A proportionate response
Should protein bars form the foundation of anyone’s diet? Obviously not. Should they never be consumed under any circumstances, as Wicks suggests? That’s equally absurd.
The protein bar industry has shown remarkable responsiveness to consumer demands for cleaner labels, better ingredients, and improved nutritional profiles. Many manufacturers now offer products using grass-fed whey isolate, minimal additives, whole food sweeteners like dates and honey, and digestible fibre sources. By painting the entire category with the same brush, critics ignore this innovation and provide no incentive for continued improvement.
Perhaps the most telling criticism of the current panic is this: if protein bars are truly as dangerous as smoking, why do professional athletes, sports nutritionists, and elite performance coaches routinely incorporate them into training regimens? Why do registered dieticians recommend specific brands to clients? The answer is obvious – because thoughtfully consumed, quality protein bars serve a legitimate nutritional purpose.

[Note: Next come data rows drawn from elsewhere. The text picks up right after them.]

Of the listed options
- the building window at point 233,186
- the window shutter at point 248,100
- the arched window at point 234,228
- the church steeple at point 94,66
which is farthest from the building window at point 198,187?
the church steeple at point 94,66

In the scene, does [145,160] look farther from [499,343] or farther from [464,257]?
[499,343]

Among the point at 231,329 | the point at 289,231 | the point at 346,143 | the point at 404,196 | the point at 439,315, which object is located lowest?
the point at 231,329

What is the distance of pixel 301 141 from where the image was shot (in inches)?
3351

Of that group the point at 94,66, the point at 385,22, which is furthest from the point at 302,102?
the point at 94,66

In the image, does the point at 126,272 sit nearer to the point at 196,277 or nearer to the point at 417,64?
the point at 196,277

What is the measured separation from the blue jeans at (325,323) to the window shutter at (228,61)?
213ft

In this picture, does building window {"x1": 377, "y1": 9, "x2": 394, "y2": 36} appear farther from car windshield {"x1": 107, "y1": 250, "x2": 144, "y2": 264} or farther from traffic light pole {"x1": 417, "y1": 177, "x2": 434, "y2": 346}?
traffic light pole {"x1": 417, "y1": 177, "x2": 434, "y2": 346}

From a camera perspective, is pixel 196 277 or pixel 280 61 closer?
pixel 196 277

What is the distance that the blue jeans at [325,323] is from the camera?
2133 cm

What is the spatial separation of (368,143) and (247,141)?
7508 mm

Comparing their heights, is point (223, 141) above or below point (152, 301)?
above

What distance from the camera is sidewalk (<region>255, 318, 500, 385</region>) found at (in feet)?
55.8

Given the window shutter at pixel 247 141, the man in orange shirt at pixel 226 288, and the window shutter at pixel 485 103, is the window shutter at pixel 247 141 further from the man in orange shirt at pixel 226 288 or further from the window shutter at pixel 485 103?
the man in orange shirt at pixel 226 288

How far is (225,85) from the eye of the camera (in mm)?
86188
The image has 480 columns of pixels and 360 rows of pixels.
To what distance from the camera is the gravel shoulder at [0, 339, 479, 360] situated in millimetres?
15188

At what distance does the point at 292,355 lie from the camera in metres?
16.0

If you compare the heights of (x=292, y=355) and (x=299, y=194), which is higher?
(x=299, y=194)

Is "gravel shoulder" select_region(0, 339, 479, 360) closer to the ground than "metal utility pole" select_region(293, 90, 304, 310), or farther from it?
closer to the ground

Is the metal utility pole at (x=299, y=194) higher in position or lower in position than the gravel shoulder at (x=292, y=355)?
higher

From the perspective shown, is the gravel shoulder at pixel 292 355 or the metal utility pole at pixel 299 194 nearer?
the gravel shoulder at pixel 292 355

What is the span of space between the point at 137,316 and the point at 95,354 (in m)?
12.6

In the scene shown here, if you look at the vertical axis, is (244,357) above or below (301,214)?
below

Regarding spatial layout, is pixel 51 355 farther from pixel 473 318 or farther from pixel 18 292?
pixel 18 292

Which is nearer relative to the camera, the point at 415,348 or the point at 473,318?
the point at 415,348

Joe Wicks means well and Dr van Tulleken is undoubtedly passionate about public health. But their crusade against protein bars represents a failure to distinguish between genuine dietary concerns and the realities of how people actually live and eat. It’s time for a more sophisticated conversation – one that acknowledges both the value and limitations of convenient protein sources and trusts consumers with nuanced information rather than scary headlines.
The grocery industry should defend products that genuinely serve consumer needs whilst continuing to innovate and improve. Because the real danger isn’t protein bars – it’s oversimplified thinking that ignores the complex relationship between food, health and modern life.